We tried to understand this by doing meta-regression where BMI explained quite a lot of the variation (the fatter you are, the less the effect). However, there is still 70% unexplained, most likely because of these rigour issues.

So, what you should you do when you see this? In my view, the answer is to do the most rigorous trial you can. Thus, around the same time, we did the CURKOA trial, which was a trial of 1000mg/day of Turmacin plus. This had a more believable effect size of -0.45 (table 2) and was published in a high-quality journal.

However, the trial was a pilot and was powered on an 18mm difference. Instead, it found a 9mm difference that was statistically significant even given the limited power.

Furthermore, we hypothesised that it would better in those with more inflammation (defined as larger effusions). However, we saw that it worked better for pain in those with less inflammation and had no effect on effusion size, so it doesn’t seem to work through anti-inflammatory pathways.

Given all of this, we really need to do a large multicentre trial to confirm a positive effect, but I have been happy to use it in the meantime, given the favourable safety profile.

References:

  1. Wang Z, Singh A, Jones G, Winzenberg T, Ding C, Chopra A, Das S, Danda D, Laslett L, Antony B. Efficacy and safety of turmeric extracts for the treatment of knee osteoarthritis: A systematic review and meta-analysis of randomised controlled trials.

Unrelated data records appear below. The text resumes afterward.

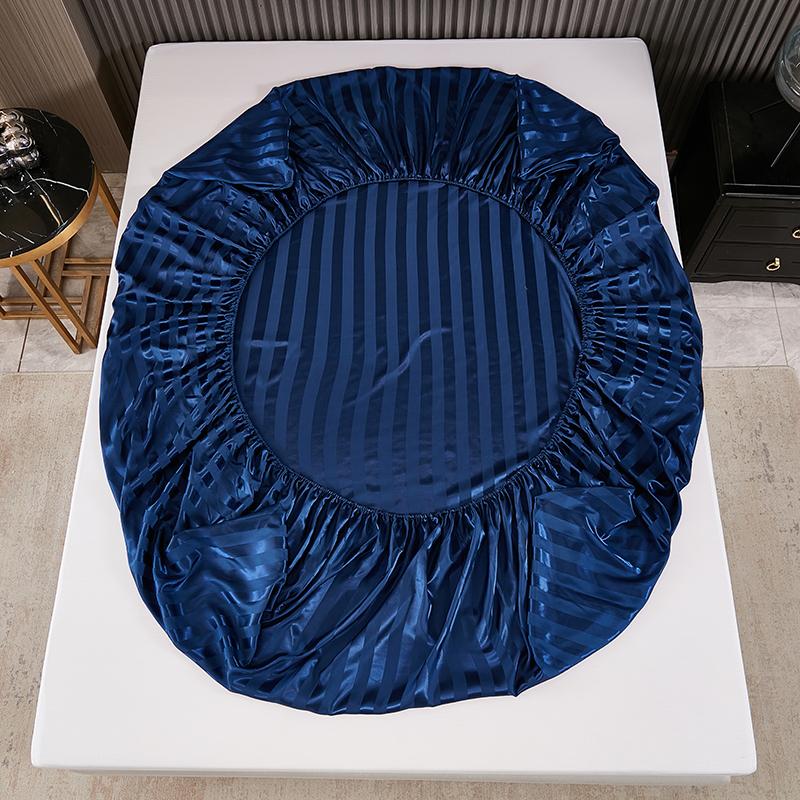 Wholesale Silk Satin Bed Sheet Suit Wrinkle Free Deep Pocket Hotel Home Woven Technique Polyester Padding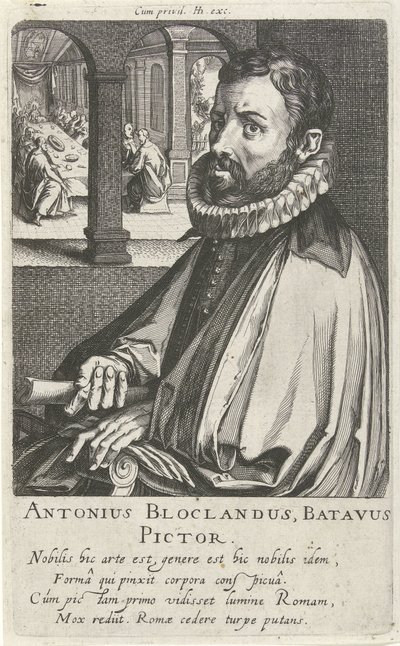 Portrét Anthonieho Blocklandta od Simon Frisius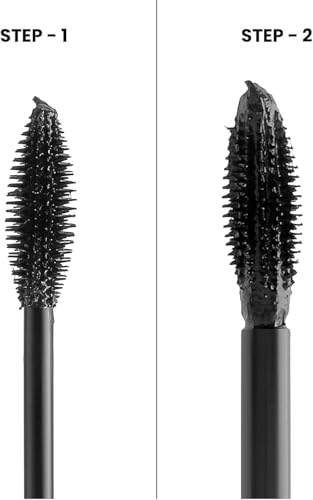 Image of Glam Goddess Double Trouble Volumizing and Lengthening Mascara | 2-in-1 Mascara for Women | Long Lasting (15 ml) (Black)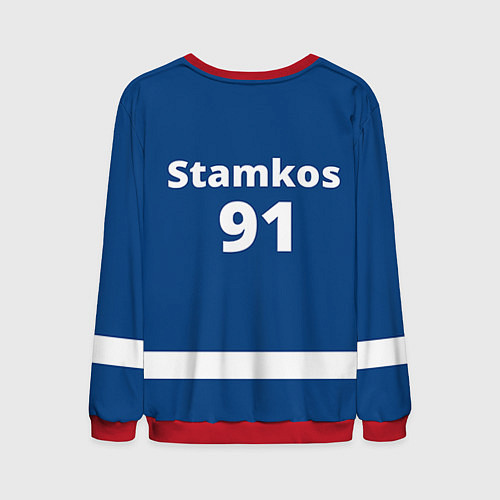 Мужской свитшот Tampa Bay: Stamkos / 3D-Красный – фото 2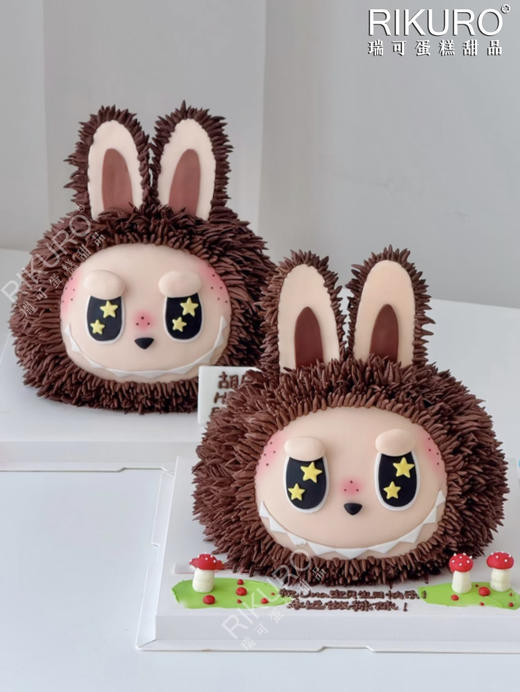 🔥超级网红labubu | 个性定制翻糖鲜果蛋糕 商品图0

Current Rheumatology Reports 2021 Jan 28;23(2):11
  2. Wang Z, Jones G, Winzenberg T, Cai G, Laslett LL, Aitken D, Hopper I, Singh A, Jones R, Fripp J, Ding C, Antony B. Effectiveness of Curcuma longa extract for the treatment of symptoms and effusion-synovitis of knee osteoarthritis: a randomised trial. Annals of Internal Medicine  2020 Dec 1;173(11):861-869.

Graeme Jones is professor of rheumatology and epidemiology and head of the musculoskeletal unit at the Menzies Institute for Medical Research.